━━━━━ Texto fornecido
Deise Banedito*
*Presidente da Fala Preta Organização de Mulheres Negras, Coordenadora de Articulação Política e Direitos Humanos, Membro do CNPIR-Conselho Nacional de Promoção da Igualdade Racial, Secretaria Executiva do Fórum Nacional de Mulheres Negras/AMB e Membro do Conselho Editorial do Jornal Cidadania Ibase.
Artigo
Gerações de mulheres negras da América Latina e do Caribe sobreviveram, através da religiosidade, ao rigor da escravidão que foram vítimas nestes países. Com a abolição da escravatura nestes países, tinham a sua frente um novo desafio: resistir ao preconceito religioso e as inúmeras formas de discriminação provocadas pelo racismo, que foram combatidas através de várias formas de organização, como forma de resistência cultural e em defesa da continuidade de seus valores, éticos e culturais.
No Brasil, na década de 30, é criada a Frente Negra Brasileira. Em 16/09/ 1931, em São Paulo, esse movimento nasce da indignação de negros(as) abnegados(as), tendo como um dos seus objetivos a integração de negros no mercado de trabalho, o combate ao preconceito e a discriminação que eram vítimas. A Frente Negra Brasileira tinha seu departamento feminino, que era responsável pela alfabetização de homens negros e mulheres negras, crianças e jovens. Esta se constituiu em um movimento de caráter nacional com repercussão internacional sendo então extinta em 1938, pelo então Presidente Getulio Vargas, 50 anos após a Abolição.
A Integração da Mulher de Cor na vida Social “A mulher negra sofre várias desvantagens sociais, por causa do seu despreparo cultural, por causa da pobreza, pela ausência adequada de educação profissional.” “O Conselho Nacional das Mulheres Negras terá um setor especializado em assuntos relativos a mulher e a infância, este departamento feminino tem como objetivo lutar pela integração da mulher negra na vida social pelo seu elevantamento educacional cultural e econômico.” “Desejamos fazer funcionar imediatamente um curso de artes culinárias, corte e costura, alfabetização, datilografia, admissão, ginásio, e outros mais, contaremos com professores voluntários; será uma campanha voluntária para elevação educacional das mulheres negras.” Partes de discursos proferidos nos fins dos anos 40 já apontavam os caminhos a serem construídos pelas mulheres negras no Brasil, ao longo das décadas de 60, 70, 80, 90 chegando ao século XXI.
As mulheres negras sempre desenvolveram a luta contra a ideologia escravocrata, revivendo e recriando contos, lendas, mitos e recriando o patrimônio civilizatório africano na Diáspora Africana. A discriminação racial e a violência são problemas sociais que atingem as mulheres negras e as impede de ter uma vida digna e de serem respeitadas como cidadãs. A sua representação na sociedade não é vista pelas suas qualidades e valores, competência e sabedoria, mesmo assim ela sobrevive numa luta insana para sobreviver, para sustentar a família, reviver e manter a consciência negra.
━━━━━━━━━━
━━━━━ Informações fornecidas
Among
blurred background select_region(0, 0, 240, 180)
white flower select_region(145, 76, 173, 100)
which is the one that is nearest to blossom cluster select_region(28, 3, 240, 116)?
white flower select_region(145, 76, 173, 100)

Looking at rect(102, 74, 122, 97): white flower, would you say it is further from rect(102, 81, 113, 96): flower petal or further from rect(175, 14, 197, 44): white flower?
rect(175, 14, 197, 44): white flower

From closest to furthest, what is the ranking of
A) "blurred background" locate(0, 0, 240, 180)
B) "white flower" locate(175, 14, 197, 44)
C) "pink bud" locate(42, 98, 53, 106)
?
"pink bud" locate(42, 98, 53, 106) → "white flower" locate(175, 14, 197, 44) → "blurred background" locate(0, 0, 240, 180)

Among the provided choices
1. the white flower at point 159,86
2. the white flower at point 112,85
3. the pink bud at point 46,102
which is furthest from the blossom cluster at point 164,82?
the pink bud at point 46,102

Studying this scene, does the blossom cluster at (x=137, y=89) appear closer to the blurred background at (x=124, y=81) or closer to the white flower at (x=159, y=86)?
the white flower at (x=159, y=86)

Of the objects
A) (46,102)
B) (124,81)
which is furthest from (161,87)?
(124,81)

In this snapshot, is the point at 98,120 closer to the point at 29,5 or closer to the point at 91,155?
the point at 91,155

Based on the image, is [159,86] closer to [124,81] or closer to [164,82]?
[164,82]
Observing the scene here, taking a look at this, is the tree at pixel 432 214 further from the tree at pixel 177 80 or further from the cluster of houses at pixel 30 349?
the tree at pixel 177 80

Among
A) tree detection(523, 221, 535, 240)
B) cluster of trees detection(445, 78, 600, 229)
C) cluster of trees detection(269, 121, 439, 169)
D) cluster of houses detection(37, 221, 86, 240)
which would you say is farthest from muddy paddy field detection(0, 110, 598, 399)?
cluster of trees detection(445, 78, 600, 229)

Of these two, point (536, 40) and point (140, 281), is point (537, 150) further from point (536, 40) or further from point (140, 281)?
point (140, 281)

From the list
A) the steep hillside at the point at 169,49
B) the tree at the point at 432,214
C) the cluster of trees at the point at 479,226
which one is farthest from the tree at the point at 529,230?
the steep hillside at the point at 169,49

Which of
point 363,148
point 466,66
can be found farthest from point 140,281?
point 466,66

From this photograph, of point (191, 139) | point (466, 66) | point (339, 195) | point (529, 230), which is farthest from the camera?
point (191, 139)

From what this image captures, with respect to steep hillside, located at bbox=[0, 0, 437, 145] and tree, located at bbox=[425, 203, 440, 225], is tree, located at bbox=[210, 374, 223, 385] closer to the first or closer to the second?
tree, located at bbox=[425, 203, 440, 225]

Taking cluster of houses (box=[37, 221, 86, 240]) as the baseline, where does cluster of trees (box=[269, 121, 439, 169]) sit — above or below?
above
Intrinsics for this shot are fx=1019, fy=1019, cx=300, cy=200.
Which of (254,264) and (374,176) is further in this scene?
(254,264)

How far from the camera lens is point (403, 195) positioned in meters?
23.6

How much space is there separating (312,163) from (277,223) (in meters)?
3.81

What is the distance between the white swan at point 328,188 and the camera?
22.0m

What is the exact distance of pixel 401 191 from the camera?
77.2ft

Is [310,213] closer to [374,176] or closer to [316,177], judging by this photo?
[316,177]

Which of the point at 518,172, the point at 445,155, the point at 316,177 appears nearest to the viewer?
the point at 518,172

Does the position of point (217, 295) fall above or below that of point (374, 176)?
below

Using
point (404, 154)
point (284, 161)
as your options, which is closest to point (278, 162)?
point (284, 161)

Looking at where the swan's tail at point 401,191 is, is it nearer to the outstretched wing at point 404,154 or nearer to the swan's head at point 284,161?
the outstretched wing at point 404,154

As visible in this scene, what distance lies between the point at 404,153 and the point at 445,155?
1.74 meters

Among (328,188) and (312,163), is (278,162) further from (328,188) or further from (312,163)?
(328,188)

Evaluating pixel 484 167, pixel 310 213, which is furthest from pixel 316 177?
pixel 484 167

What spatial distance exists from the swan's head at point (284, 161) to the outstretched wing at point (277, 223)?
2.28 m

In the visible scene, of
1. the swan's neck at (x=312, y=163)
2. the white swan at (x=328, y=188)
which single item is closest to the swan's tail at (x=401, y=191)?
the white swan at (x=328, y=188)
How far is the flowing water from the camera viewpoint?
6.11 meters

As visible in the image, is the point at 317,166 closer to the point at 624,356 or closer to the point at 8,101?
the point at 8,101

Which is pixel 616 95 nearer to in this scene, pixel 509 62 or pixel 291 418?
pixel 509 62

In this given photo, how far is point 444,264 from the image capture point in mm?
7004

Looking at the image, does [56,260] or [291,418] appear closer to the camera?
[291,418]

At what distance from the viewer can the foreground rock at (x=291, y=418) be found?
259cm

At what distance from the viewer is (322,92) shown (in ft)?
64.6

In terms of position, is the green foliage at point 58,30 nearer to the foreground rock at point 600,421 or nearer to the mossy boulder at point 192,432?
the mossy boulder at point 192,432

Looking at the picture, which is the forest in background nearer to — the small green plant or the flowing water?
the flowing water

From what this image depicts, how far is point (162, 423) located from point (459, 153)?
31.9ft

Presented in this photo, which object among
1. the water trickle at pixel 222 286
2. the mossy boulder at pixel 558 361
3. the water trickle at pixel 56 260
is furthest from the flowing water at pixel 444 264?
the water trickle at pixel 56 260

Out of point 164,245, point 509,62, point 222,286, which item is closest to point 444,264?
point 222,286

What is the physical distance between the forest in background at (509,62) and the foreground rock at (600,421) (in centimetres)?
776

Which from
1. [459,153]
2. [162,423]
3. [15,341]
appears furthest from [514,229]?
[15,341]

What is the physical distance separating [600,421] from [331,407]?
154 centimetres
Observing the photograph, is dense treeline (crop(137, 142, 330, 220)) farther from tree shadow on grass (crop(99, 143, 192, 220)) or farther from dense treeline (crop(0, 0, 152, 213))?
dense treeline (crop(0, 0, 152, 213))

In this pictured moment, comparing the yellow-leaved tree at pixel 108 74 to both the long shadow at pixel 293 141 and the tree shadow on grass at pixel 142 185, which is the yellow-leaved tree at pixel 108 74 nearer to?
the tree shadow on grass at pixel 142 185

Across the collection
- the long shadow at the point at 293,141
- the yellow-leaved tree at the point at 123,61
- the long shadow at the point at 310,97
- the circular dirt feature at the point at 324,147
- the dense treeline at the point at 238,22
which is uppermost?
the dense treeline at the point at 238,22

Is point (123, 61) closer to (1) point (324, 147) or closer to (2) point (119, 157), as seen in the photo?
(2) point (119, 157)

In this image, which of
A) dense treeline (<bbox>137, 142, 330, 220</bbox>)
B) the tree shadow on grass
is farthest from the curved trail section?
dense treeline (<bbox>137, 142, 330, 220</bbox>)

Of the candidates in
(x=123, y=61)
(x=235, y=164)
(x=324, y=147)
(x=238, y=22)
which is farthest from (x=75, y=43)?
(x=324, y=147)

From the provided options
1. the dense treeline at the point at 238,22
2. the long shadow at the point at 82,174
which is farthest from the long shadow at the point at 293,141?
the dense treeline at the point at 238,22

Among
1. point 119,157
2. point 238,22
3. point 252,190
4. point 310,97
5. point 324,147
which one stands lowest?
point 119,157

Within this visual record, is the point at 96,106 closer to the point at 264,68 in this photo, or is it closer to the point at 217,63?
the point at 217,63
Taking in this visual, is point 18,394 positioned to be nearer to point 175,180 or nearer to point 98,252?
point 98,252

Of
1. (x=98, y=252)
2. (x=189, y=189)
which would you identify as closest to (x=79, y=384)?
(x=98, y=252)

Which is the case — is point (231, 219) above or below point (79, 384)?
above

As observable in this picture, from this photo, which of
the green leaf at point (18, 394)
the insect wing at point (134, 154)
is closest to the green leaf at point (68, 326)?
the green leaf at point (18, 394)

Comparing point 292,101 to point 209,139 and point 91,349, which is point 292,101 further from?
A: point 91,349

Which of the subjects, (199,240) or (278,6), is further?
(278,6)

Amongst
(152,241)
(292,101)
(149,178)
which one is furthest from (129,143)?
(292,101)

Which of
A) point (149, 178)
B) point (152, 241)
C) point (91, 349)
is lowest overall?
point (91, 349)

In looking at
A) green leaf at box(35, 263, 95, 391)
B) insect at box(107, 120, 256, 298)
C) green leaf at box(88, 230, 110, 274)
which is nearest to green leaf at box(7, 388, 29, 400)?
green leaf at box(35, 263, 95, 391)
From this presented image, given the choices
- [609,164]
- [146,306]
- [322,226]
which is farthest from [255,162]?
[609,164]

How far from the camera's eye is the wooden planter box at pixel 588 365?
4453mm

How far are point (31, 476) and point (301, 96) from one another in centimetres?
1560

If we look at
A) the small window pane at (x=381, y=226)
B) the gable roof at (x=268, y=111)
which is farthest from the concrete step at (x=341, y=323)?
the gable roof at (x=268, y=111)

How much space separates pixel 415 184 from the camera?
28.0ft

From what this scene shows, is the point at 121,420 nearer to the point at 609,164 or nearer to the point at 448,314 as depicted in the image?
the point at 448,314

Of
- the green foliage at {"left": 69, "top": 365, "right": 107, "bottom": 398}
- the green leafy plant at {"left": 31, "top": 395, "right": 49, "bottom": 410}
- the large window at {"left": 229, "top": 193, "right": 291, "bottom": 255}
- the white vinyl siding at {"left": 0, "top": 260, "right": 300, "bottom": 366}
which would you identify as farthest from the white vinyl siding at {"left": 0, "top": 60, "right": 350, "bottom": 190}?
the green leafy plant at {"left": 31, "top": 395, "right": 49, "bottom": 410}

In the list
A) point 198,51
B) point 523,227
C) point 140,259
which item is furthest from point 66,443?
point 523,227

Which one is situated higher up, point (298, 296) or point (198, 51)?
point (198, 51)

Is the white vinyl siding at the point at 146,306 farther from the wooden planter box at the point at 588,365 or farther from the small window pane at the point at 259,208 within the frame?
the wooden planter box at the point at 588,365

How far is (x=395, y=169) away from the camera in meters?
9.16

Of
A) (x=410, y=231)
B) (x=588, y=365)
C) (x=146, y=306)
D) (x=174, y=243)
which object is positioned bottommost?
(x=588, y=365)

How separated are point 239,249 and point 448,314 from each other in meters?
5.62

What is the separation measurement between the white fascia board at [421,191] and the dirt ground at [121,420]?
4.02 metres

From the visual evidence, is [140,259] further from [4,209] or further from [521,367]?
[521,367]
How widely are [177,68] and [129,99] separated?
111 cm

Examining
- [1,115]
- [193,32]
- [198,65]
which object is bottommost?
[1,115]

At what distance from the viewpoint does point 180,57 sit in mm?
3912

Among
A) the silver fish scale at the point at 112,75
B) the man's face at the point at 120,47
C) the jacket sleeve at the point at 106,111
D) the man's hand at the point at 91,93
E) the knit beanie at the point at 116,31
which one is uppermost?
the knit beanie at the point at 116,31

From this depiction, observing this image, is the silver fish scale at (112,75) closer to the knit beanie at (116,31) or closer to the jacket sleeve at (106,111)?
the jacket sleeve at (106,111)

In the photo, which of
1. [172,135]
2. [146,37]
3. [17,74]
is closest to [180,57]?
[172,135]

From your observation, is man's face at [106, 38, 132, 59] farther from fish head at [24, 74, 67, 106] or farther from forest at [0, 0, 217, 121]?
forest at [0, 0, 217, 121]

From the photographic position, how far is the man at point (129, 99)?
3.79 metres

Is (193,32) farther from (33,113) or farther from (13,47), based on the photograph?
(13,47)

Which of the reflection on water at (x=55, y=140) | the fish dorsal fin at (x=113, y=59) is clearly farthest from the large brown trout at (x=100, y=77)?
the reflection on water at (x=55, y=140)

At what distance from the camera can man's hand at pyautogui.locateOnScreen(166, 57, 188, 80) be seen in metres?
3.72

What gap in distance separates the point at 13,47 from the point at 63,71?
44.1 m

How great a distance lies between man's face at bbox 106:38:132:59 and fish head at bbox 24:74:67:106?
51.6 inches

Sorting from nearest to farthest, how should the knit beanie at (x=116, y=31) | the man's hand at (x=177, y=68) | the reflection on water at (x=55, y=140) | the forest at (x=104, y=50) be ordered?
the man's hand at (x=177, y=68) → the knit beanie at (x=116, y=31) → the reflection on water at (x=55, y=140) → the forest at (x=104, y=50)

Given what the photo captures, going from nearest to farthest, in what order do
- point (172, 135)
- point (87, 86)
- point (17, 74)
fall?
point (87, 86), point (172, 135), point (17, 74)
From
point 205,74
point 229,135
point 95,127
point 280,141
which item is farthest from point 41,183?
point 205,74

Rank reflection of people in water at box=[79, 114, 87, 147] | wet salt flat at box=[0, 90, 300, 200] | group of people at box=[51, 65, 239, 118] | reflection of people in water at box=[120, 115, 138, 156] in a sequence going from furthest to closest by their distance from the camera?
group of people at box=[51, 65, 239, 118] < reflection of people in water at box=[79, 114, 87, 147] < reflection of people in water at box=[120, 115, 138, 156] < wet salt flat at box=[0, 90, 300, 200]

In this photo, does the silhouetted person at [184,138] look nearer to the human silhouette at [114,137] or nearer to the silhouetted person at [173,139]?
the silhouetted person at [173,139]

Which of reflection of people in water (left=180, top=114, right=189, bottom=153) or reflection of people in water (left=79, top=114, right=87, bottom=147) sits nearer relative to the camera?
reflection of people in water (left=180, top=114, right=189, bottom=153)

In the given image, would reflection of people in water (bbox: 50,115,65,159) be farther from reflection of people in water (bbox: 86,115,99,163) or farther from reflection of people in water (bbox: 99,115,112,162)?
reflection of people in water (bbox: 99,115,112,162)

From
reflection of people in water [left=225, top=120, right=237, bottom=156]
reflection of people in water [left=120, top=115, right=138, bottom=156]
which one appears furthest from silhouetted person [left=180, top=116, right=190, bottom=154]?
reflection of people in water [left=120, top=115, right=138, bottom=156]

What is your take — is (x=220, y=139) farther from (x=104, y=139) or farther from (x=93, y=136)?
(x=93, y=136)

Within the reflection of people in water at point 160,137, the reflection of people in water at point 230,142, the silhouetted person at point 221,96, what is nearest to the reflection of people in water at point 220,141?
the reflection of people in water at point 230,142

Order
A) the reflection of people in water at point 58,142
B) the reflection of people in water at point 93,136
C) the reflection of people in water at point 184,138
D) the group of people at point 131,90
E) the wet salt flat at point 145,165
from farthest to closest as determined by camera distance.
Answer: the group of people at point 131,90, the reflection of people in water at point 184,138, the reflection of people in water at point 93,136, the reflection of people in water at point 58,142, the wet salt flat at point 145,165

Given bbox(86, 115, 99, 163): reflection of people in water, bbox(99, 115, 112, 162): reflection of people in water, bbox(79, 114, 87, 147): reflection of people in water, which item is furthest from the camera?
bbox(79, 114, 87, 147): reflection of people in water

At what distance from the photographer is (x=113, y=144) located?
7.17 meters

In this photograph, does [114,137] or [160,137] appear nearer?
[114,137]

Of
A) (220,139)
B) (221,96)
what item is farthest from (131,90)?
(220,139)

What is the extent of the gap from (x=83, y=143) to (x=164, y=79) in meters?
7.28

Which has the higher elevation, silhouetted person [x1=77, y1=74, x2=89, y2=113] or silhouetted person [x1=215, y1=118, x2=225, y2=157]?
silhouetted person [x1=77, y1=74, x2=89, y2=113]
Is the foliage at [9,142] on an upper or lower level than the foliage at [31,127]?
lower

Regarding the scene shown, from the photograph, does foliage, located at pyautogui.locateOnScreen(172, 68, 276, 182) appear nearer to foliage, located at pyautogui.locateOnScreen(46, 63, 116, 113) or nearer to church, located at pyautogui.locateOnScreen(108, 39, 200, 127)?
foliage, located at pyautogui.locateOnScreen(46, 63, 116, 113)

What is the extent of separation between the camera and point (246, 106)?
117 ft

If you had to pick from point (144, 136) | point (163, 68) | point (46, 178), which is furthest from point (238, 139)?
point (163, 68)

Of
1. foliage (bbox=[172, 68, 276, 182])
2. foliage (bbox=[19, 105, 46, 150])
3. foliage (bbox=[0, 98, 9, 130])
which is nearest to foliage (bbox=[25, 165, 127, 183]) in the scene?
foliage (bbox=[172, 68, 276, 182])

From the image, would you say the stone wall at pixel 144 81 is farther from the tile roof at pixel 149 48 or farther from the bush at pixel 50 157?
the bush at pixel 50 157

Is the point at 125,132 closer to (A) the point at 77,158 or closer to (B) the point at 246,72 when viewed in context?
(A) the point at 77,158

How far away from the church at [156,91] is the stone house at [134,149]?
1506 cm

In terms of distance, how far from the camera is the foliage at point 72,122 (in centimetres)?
━━━━━━━━━━
→ Tarefas escritas:
[a] Por favor, altere o artigo sobre mulheres negras: comece no trecho que contém "Deise Banedito*" e pare depois de "éticos e culturais.". Nessa parte, troque "escravidão" por "escravização".
[b] Liste os cursos que, segundo o artigo sobre mulheres negras, se desejava fazer funcionar imediatamente.
Não é preciso consultar a listagem para fazer o que se pede.

→ Em resposta:
[a]
Deise Banedito*
*Presidente da Fala Preta Organização de Mulheres Negras, Coordenadora de Articulação Política e Direitos Humanos, Membro do CNPIR-Conselho Nacional de Promoção da Igualdade Racial, Secretaria Executiva do Fórum Nacional de Mulheres Negras/AMB e Membro do Conselho Editorial do Jornal Cidadania Ibase.
Artigo
Gerações de mulheres negras da América Latina e do Caribe sobreviveram, através da religiosidade, ao rigor da escravização que foram vítimas nestes países. Com a abolição da escravatura nestes países, tinham a sua frente um novo desafio: resistir ao preconceito religioso e as inúmeras formas de discriminação provocadas pelo racismo, que foram combatidas através de várias formas de organização, como forma de resistência cultural e em defesa da continuidade de seus valores, éticos e culturais.

[b]
- artes culinárias
- corte e costura
- alfabetização
- datilografia
- admissão
- ginásio